## Your objective
Please copy, character for character, each line from the beginning of the listing to the line containing "common name: rodent", including both.

## Entries supplied

• • •

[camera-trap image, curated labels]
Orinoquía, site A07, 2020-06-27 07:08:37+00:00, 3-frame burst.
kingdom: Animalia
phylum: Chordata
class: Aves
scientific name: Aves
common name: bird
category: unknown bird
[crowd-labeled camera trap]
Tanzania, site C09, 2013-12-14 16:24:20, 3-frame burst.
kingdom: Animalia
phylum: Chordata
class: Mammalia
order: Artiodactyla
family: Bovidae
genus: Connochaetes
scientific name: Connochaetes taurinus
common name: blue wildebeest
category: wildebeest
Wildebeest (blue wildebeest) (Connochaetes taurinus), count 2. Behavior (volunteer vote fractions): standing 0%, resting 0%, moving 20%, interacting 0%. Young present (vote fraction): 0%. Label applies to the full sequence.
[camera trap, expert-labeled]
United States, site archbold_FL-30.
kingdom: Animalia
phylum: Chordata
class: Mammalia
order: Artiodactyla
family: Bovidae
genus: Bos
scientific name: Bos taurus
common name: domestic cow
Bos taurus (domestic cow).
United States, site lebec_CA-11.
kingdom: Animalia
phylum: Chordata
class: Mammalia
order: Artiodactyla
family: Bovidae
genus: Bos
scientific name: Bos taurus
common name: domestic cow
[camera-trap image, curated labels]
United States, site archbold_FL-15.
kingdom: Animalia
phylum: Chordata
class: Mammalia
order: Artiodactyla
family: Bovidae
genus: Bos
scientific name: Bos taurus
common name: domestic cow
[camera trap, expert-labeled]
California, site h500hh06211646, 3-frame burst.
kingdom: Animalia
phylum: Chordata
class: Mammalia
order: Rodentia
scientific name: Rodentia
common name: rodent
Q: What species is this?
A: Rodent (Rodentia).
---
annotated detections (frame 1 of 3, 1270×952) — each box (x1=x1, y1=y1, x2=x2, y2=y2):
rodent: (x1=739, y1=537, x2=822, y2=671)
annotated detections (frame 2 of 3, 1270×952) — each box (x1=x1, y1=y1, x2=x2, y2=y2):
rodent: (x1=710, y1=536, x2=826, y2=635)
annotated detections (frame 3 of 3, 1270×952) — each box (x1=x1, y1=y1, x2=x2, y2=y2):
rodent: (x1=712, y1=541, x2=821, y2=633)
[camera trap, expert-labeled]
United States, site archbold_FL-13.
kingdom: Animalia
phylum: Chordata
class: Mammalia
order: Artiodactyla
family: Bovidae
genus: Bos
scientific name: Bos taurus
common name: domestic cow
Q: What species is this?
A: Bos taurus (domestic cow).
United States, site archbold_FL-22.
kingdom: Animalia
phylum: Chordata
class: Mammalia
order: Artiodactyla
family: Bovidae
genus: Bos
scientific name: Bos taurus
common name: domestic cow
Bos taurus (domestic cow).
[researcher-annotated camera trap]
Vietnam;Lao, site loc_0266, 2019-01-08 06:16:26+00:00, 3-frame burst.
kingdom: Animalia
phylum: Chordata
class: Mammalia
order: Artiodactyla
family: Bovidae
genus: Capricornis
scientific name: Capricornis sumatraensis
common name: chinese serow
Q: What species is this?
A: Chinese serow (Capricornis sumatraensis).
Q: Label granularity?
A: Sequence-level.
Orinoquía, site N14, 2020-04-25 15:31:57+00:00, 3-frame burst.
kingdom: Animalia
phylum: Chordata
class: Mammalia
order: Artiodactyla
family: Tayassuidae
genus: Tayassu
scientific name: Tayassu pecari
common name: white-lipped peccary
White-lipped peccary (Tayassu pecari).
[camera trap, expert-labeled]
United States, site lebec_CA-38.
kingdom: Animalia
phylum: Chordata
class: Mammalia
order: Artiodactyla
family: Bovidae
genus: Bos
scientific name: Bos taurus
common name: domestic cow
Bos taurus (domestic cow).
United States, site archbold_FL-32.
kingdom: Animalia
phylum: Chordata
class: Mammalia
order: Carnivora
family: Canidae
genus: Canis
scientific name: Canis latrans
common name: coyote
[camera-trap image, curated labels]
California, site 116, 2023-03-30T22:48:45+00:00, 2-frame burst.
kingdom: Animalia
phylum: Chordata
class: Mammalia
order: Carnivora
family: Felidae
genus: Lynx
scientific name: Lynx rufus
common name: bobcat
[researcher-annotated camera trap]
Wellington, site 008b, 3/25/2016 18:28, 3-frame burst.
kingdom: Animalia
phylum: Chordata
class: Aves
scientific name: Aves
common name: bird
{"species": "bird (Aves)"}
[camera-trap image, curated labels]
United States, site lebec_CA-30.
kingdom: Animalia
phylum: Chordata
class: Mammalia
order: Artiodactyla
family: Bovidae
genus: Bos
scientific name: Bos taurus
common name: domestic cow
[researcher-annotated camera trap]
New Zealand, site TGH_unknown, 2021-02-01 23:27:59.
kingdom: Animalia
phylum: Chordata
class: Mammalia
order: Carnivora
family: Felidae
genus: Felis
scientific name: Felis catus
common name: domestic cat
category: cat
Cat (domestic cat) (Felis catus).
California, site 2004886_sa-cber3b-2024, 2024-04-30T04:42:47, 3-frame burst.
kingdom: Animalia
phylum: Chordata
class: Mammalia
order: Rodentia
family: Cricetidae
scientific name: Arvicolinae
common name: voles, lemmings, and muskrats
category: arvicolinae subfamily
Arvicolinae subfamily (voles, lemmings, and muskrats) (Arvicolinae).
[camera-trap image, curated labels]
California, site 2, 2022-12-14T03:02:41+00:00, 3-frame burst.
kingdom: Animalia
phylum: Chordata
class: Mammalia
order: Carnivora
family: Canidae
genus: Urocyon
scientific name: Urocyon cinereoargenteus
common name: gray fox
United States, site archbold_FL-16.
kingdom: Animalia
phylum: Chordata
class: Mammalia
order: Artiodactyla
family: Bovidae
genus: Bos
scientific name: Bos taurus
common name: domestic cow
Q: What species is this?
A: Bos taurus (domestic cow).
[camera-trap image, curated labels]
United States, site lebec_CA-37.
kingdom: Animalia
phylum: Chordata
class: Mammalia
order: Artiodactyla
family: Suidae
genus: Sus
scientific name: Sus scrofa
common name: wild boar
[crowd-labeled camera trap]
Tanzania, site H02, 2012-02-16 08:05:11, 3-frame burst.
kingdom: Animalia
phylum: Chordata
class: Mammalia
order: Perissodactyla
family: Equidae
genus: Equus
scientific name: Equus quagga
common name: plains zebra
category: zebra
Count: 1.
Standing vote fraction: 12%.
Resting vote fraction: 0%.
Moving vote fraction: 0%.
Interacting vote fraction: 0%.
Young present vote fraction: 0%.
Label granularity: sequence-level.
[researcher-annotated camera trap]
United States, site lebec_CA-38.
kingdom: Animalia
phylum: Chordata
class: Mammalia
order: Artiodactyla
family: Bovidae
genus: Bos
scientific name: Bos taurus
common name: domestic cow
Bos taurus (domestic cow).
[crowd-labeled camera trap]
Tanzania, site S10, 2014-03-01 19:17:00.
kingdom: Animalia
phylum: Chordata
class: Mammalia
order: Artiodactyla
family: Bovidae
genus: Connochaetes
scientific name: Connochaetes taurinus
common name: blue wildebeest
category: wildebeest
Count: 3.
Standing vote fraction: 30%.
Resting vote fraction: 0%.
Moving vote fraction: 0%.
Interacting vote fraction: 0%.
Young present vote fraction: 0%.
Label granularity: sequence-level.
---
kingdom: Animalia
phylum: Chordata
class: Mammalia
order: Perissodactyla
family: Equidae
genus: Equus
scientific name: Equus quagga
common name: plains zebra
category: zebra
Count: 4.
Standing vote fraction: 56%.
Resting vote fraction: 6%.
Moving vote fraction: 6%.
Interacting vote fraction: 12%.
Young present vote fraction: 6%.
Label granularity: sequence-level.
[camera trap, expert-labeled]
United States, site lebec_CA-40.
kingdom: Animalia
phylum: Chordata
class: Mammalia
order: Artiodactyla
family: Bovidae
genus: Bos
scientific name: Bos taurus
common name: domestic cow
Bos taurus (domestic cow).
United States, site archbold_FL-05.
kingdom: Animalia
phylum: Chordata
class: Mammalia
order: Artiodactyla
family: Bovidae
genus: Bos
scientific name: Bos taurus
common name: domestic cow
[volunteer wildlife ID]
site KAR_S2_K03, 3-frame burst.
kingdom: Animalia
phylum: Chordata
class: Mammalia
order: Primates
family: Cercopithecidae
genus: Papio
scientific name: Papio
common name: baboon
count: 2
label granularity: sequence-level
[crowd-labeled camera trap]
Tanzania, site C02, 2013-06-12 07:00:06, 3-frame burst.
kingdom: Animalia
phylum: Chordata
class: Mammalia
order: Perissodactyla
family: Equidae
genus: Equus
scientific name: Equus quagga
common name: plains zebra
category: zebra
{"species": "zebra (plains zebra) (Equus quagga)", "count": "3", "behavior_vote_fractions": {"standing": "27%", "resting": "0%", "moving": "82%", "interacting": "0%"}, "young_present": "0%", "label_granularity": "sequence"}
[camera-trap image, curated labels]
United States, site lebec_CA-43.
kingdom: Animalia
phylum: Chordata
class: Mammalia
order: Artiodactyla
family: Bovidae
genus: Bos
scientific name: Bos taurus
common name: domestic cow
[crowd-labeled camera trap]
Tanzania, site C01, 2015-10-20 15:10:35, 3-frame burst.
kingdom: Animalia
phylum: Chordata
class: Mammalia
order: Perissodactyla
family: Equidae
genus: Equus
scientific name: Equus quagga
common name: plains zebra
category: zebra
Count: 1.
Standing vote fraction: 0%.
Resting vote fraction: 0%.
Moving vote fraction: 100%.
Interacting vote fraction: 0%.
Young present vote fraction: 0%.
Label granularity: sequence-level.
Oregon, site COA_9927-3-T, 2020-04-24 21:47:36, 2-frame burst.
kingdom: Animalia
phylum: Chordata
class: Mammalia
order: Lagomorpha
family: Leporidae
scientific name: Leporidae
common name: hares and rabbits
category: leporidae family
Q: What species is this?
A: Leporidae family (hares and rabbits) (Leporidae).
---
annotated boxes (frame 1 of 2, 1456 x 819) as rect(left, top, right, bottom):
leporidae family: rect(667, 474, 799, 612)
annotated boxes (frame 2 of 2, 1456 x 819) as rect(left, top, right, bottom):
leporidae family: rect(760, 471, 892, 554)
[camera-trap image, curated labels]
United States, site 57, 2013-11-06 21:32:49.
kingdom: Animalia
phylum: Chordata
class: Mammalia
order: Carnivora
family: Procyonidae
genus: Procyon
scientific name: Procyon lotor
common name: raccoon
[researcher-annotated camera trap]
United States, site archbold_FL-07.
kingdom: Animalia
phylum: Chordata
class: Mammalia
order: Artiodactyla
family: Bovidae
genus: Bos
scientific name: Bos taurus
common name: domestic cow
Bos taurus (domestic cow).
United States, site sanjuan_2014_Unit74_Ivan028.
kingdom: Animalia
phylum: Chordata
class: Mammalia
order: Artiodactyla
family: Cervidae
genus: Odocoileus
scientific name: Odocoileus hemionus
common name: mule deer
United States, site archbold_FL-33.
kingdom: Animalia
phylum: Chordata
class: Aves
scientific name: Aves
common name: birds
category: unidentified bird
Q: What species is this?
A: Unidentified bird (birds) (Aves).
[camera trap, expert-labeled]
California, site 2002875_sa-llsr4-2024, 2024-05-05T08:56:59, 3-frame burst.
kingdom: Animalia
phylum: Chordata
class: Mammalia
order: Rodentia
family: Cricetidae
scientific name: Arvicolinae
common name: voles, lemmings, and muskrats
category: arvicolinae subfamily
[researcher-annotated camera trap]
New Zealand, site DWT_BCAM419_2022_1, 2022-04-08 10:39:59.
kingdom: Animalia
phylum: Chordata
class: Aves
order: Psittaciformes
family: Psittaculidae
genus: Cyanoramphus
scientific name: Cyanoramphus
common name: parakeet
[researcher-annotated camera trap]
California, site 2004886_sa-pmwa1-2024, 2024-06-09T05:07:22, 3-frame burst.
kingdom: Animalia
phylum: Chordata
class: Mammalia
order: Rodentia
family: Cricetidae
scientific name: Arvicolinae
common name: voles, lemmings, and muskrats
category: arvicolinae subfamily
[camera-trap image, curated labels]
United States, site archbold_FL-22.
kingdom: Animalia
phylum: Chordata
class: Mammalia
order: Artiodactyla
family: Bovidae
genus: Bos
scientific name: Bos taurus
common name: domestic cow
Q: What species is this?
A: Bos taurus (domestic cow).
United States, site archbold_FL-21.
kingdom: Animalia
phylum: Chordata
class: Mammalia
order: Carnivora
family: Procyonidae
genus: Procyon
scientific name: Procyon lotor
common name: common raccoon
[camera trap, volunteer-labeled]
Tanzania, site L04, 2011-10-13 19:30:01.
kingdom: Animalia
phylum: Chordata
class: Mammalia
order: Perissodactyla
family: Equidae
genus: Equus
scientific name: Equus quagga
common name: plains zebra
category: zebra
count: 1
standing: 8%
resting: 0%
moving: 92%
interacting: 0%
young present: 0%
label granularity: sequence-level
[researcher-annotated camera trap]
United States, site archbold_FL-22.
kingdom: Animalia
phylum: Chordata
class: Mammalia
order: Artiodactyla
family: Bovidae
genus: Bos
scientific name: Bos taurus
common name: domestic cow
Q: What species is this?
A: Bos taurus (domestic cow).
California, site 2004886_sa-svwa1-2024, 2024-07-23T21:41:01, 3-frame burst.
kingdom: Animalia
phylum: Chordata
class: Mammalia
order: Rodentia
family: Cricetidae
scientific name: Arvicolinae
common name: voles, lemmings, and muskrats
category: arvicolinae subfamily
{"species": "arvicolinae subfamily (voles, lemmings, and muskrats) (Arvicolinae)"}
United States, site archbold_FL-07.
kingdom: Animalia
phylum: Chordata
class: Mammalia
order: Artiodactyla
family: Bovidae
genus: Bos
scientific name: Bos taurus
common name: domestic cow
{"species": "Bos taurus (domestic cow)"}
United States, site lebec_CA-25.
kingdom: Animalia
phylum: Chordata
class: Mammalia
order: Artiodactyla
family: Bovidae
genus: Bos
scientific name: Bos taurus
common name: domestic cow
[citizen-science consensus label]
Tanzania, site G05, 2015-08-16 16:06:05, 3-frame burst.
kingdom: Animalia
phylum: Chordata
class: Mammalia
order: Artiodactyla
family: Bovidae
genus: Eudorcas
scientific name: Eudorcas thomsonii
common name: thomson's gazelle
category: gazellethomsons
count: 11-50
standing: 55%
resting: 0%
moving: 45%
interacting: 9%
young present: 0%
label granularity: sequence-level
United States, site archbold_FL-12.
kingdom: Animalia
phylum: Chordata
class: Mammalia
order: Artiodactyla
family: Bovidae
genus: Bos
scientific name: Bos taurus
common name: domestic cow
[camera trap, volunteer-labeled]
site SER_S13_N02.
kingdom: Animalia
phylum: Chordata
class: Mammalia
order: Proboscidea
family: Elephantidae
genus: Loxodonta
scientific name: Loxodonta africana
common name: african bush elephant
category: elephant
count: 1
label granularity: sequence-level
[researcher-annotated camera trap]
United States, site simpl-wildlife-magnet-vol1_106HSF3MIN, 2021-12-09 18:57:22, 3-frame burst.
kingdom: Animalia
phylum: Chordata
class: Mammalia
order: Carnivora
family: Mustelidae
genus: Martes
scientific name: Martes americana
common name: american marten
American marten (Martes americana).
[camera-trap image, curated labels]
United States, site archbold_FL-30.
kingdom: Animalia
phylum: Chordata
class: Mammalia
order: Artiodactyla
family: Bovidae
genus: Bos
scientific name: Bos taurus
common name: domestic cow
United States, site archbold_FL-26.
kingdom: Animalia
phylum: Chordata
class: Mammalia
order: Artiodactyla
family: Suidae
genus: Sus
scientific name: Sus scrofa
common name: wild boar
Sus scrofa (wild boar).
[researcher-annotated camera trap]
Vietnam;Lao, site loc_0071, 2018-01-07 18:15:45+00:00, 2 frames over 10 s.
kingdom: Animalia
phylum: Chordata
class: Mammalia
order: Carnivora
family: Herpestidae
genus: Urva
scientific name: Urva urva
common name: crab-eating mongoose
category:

• • •

## Reply
[camera-trap image, curated labels]
Orinoquía, site A07, 2020-06-27 07:08:37+00:00, 3-frame burst.
kingdom: Animalia
phylum: Chordata
class: Aves
scientific name: Aves
common name: bird
category: unknown bird
[crowd-labeled camera trap]
Tanzania, site C09, 2013-12-14 16:24:20, 3-frame burst.
kingdom: Animalia
phylum: Chordata
class: Mammalia
order: Artiodactyla
family: Bovidae
genus: Connochaetes
scientific name: Connochaetes taurinus
common name: blue wildebeest
category: wildebeest
Wildebeest (blue wildebeest) (Connochaetes taurinus), count 2. Behavior (volunteer vote fractions): standing 0%, resting 0%, moving 20%, interacting 0%. Young present (vote fraction): 0%. Label applies to the full sequence.
[camera trap, expert-labeled]
United States, site archbold_FL-30.
kingdom: Animalia
phylum: Chordata
class: Mammalia
order: Artiodactyla
family: Bovidae
genus: Bos
scientific name: Bos taurus
common name: domestic cow
Bos taurus (domestic cow).
United States, site lebec_CA-11.
kingdom: Animalia
phylum: Chordata
class: Mammalia
order: Artiodactyla
family: Bovidae
genus: Bos
scientific name: Bos taurus
common name: domestic cow
[camera-trap image, curated labels]
United States, site archbold_FL-15.
kingdom: Animalia
phylum: Chordata
class: Mammalia
order: Artiodactyla
family: Bovidae
genus: Bos
scientific name: Bos taurus
common name: domestic cow
[camera trap, expert-labeled]
California, site h500hh06211646, 3-frame burst.
kingdom: Animalia
phylum: Chordata
class: Mammalia
order: Rodentia
scientific name: Rodentia
common name: rodent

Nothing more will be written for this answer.